■ **Supplied text**:
========================
Ok, I think I might have the puzzle a bit further figured out…. if anyone knows otherwise, feel free to correct 
In older NLP New Code (mid-90’s to early possibly mid 2000’s):
Term:
“1st Attention” : Used in place of “concious mind”, definition was almost the same.
“2nd Attention” : Used in place of “unconcious mind”, definition was almost the same.
There was a presupposition (if I understood / remember correctly) that the 1st attention would act as a “gatekeeper” for the 2nd attention (unconcious mind). In the current models (2008 and later, definitely), this is misleading.
In the NLPedia, they don’t use “1st / 2nd attention” terminology, but concious / unconcious mind.
They also talk about FA (First Access), then the F1 and F2 filters (language representation, then the deletions/distortions/generalizations).
Information actually comes in through senses first, then gets processed by the unconcious, then delievered up to the concious (in context of previous experience). The concious mind actually gets it last - and although it’s role is to analyze it (and “Captain the Ship”, if you use Dr. Mike Mandel’s model that the concious mind acts as a captain and the unconcious acts as the navigator - and rest of the crew).
========================
■ **Raw records**:

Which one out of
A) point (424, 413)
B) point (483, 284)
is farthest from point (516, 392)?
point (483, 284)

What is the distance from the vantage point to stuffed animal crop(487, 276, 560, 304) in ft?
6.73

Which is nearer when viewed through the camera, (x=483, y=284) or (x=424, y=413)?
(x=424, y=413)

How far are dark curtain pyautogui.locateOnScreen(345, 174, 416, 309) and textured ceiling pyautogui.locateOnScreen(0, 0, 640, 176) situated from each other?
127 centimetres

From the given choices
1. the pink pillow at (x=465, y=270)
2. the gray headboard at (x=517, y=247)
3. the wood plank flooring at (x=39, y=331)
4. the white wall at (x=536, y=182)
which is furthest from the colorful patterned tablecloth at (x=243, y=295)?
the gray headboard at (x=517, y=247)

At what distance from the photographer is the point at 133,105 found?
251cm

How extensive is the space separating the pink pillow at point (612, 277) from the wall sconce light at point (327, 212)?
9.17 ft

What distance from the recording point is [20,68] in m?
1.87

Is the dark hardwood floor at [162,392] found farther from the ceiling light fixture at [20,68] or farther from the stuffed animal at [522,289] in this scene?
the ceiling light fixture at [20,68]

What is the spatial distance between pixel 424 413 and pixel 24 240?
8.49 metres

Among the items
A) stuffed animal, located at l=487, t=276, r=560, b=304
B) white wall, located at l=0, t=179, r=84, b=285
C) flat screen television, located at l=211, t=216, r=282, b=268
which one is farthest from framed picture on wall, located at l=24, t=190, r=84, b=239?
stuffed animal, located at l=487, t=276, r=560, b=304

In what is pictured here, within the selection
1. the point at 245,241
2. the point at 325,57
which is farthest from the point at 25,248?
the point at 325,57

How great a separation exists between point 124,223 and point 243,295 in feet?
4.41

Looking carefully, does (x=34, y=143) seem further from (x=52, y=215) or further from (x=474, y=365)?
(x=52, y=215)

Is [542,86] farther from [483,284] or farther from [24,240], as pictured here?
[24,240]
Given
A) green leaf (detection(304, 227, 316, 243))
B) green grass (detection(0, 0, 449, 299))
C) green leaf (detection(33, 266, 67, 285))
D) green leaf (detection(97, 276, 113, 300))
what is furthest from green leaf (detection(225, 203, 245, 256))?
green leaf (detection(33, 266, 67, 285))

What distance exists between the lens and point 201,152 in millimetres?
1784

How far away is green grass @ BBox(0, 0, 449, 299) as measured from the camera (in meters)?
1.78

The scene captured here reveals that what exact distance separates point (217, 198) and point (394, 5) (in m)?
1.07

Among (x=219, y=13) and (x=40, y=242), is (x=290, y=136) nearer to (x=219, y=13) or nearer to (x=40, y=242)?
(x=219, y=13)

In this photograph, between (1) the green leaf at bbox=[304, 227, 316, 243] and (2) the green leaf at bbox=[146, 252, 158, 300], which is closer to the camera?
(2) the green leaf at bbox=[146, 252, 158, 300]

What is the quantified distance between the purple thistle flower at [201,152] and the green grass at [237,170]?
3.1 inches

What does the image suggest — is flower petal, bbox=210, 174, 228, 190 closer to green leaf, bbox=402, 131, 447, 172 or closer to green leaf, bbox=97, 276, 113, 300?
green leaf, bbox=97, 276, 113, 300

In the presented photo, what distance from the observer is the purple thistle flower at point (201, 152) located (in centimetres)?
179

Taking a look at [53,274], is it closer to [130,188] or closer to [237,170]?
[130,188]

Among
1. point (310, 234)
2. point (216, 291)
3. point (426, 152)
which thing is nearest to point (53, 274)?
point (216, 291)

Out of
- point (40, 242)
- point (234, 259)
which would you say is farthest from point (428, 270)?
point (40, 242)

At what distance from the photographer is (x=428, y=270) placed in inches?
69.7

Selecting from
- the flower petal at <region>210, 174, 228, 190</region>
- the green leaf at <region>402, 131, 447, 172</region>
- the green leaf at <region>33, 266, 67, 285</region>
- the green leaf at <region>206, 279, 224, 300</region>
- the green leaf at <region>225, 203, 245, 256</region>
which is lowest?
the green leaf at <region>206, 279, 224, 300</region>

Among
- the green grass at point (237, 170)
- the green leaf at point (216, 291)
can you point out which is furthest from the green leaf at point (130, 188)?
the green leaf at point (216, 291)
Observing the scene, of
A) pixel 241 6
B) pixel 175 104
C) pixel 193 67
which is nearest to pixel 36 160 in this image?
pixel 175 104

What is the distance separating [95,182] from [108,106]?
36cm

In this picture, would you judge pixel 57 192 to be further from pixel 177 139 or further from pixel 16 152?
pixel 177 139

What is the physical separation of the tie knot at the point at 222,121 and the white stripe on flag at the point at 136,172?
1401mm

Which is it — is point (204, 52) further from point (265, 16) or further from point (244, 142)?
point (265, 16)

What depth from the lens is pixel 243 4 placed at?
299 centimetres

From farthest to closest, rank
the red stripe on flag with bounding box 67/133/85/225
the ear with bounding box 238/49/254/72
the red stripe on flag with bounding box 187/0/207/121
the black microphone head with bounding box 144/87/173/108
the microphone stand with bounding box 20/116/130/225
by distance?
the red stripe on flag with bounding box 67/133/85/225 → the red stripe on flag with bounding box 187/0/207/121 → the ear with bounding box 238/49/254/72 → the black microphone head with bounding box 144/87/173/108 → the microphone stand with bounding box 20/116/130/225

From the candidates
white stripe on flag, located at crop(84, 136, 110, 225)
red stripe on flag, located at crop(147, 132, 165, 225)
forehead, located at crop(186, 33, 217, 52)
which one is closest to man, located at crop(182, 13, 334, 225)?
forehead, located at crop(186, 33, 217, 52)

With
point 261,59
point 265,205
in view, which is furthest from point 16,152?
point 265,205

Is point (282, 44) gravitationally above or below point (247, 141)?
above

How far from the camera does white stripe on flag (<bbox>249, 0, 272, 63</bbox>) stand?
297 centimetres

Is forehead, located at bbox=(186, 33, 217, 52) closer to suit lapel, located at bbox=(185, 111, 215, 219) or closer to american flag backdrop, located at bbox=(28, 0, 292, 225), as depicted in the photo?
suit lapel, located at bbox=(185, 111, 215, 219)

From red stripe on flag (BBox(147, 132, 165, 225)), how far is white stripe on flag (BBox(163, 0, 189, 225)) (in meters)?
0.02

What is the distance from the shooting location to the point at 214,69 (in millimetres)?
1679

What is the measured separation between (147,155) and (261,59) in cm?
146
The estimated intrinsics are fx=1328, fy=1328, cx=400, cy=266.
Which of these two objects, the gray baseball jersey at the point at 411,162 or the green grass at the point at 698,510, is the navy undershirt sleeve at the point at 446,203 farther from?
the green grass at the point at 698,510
========================
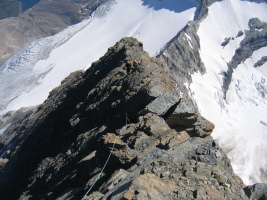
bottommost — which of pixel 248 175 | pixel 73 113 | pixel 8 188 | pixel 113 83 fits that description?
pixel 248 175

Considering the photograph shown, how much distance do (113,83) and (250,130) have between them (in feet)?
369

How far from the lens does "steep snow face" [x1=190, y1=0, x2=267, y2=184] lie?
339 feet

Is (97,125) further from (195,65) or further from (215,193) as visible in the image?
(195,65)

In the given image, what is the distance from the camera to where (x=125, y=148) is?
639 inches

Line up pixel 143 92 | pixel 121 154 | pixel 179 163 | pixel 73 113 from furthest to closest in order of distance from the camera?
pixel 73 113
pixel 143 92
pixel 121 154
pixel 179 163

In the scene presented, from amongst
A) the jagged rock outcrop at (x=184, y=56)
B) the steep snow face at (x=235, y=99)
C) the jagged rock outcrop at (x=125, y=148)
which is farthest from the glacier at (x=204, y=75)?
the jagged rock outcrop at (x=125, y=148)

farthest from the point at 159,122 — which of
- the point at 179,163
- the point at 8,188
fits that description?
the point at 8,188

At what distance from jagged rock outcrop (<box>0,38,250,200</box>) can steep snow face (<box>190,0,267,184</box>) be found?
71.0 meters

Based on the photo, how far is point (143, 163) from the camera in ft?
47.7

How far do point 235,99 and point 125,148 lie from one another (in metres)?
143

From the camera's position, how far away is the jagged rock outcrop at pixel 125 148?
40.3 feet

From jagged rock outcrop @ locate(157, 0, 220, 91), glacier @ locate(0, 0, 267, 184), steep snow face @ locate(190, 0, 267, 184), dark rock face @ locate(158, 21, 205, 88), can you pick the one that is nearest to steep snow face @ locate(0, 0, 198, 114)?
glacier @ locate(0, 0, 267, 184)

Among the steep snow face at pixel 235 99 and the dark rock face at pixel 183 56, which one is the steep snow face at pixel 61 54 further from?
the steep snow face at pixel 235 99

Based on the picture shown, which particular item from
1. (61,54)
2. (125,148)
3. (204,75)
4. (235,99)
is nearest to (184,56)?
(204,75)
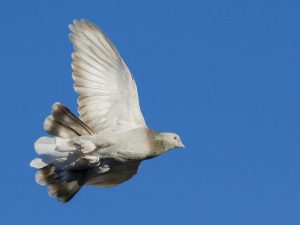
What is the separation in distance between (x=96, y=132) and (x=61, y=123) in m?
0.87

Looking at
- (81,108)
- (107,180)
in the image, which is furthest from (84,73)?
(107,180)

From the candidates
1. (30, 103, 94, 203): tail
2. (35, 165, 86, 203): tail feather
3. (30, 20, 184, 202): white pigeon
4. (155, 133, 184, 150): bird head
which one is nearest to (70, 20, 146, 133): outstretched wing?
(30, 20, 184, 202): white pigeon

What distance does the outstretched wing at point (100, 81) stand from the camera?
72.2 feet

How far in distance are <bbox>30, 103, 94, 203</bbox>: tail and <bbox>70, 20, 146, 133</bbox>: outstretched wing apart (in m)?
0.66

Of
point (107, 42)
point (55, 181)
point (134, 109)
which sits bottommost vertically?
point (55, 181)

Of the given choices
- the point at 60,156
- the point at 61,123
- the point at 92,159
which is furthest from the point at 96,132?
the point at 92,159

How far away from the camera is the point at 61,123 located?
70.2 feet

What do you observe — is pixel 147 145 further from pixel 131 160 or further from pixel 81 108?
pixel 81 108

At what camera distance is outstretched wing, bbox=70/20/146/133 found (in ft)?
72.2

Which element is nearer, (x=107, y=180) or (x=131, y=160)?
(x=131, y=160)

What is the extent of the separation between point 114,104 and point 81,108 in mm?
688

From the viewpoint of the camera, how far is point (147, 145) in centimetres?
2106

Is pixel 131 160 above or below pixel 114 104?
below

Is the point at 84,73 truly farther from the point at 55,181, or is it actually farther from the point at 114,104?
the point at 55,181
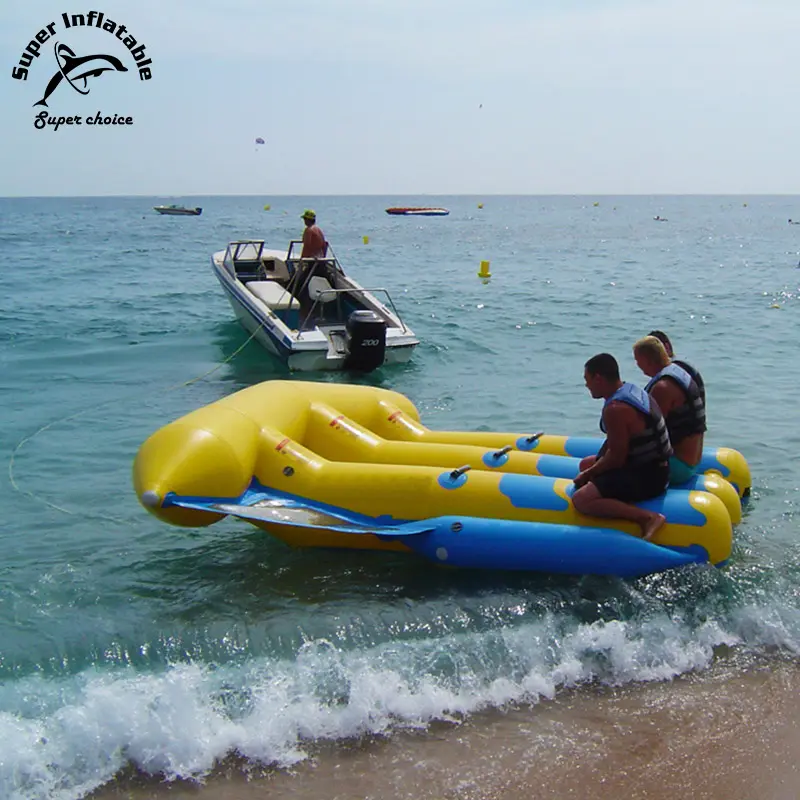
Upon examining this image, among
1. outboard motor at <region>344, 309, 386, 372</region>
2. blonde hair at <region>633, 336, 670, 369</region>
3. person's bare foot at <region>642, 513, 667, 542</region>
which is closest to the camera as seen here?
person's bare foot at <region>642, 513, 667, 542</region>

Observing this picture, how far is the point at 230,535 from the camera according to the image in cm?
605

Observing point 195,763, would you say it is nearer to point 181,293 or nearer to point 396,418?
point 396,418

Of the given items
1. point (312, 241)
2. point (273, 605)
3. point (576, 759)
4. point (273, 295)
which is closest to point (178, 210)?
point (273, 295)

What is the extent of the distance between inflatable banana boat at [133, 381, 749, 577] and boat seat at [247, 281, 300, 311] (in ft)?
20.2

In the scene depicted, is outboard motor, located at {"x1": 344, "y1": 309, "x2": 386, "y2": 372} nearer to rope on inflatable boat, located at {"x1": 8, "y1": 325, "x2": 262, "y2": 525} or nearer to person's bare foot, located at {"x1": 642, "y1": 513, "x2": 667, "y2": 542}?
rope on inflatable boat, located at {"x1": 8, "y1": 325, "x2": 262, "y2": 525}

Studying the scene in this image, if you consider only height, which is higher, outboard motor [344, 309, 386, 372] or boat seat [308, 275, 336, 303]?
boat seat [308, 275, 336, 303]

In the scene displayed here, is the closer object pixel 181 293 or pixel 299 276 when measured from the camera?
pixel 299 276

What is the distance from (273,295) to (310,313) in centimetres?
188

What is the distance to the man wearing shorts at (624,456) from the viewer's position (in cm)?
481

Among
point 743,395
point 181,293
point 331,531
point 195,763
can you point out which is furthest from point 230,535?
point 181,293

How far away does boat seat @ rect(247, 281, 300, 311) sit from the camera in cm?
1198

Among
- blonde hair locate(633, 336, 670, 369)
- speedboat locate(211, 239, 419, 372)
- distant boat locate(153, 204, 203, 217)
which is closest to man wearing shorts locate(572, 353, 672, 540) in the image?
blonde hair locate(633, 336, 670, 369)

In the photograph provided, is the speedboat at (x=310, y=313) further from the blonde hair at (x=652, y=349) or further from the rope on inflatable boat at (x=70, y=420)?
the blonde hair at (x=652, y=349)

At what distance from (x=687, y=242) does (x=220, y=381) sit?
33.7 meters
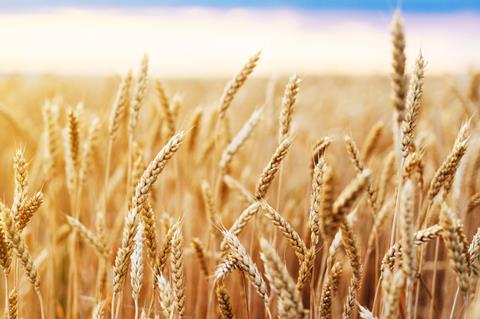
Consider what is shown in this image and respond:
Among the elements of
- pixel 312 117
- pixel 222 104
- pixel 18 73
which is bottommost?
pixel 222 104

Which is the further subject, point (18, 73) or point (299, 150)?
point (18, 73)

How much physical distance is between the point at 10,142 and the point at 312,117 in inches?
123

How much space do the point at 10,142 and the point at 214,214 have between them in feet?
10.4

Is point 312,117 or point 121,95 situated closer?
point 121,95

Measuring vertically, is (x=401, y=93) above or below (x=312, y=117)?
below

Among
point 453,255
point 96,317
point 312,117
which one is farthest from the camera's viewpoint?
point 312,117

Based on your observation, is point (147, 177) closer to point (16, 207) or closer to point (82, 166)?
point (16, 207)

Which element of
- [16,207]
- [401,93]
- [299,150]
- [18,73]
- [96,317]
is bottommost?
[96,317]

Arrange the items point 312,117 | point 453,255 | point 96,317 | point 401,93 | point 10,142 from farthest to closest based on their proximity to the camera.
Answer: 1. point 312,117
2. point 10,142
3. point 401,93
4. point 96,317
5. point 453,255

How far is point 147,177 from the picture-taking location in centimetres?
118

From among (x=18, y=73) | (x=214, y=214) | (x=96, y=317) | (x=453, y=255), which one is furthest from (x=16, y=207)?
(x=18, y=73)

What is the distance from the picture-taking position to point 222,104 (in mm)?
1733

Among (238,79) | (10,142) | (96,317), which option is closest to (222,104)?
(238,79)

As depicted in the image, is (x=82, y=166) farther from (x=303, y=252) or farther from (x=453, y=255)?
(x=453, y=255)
========================
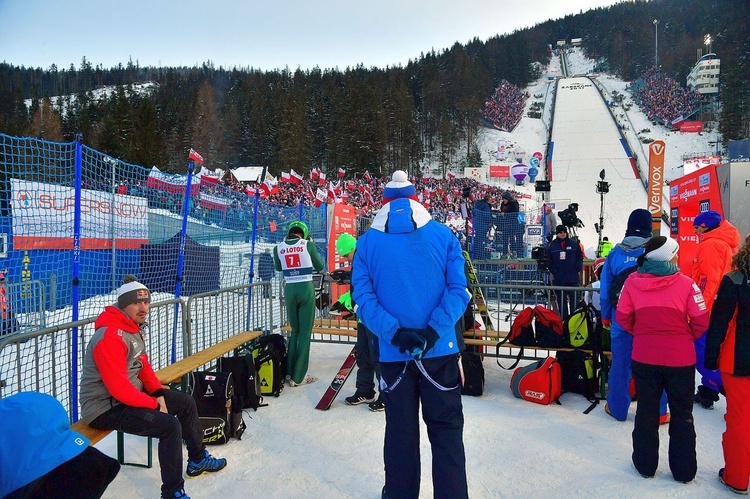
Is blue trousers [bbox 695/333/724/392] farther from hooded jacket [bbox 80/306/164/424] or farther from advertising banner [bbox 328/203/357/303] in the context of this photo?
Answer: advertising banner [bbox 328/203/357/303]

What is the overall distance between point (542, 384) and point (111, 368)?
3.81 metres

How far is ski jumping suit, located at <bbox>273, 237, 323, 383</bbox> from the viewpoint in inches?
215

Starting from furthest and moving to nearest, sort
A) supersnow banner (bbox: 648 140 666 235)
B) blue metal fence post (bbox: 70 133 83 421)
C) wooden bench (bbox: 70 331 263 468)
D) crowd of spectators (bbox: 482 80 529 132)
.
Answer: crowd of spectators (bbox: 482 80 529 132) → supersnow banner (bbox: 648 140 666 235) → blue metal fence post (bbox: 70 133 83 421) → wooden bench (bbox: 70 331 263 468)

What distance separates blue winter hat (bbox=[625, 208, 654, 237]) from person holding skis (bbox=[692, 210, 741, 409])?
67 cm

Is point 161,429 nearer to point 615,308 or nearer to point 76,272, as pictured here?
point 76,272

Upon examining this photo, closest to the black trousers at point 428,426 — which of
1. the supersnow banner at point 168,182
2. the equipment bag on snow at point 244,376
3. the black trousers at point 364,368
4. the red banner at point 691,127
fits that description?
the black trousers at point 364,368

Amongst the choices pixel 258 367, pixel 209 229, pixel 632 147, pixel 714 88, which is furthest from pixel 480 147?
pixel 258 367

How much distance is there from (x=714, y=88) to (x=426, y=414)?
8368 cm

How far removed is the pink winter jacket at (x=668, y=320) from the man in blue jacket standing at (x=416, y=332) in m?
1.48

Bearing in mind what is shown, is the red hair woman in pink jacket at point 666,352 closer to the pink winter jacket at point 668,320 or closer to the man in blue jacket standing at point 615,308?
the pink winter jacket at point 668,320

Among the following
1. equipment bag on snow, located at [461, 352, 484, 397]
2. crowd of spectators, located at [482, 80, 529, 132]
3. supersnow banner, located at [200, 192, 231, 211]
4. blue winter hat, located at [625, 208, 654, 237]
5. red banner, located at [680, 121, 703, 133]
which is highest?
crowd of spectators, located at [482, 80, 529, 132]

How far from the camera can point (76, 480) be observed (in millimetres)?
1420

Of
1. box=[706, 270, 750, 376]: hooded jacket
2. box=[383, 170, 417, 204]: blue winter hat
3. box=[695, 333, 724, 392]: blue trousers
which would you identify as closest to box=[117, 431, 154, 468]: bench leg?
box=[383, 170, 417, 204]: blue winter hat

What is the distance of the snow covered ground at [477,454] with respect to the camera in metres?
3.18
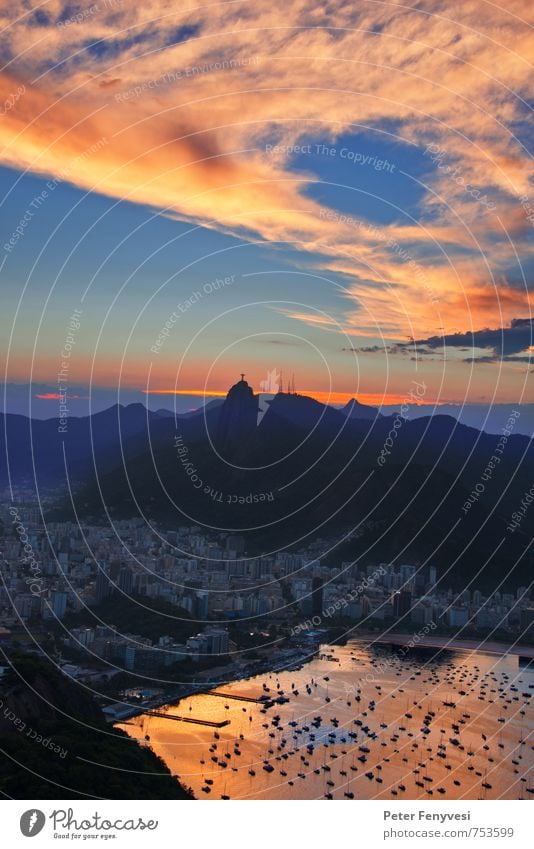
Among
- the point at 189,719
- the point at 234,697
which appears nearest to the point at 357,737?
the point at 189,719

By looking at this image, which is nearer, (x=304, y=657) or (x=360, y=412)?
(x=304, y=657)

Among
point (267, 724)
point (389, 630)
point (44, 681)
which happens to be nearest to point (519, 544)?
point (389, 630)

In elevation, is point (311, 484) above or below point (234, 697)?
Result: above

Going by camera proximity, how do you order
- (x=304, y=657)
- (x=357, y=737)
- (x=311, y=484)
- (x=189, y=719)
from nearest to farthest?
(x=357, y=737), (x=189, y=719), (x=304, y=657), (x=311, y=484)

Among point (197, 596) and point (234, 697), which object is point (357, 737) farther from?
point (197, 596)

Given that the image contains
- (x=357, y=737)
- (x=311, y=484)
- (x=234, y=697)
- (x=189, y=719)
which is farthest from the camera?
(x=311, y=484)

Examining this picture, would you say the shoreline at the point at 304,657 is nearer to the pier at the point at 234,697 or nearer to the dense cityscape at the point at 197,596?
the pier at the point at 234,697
========================
■ **Required work**:
1. Transcribe the part of the NLP post that opens with the words containing "They also talk" and closes with "of the crew).".
2. Render this sentence from the NLP post in Spanish: "They also talk about FA (First Access), then the F1 and F2 filters (language representation, then the deletions/distortions/generalizations)."
The records above are separate material, apart from the NLP post.

■ **Results of the exercise**:
1.
They also talk about FA (First Access), then the F1 and F2 filters (language representation, then the deletions/distortions/generalizations).
Information actually comes in through senses first, then gets processed by the unconcious, then delievered up to the concious (in context of previous experience). The concious mind actually gets it last - and although it’s role is to analyze it (and “Captain the Ship”, if you use Dr. Mike Mandel’s model that the concious mind acts as a captain and the unconcious acts as the navigator - and rest of the crew).

2. También hablan del FA (Primer Acceso) y luego de los filtros F1 y F2 (la representación lingüística y después las eliminaciones/distorsiones/generalizaciones).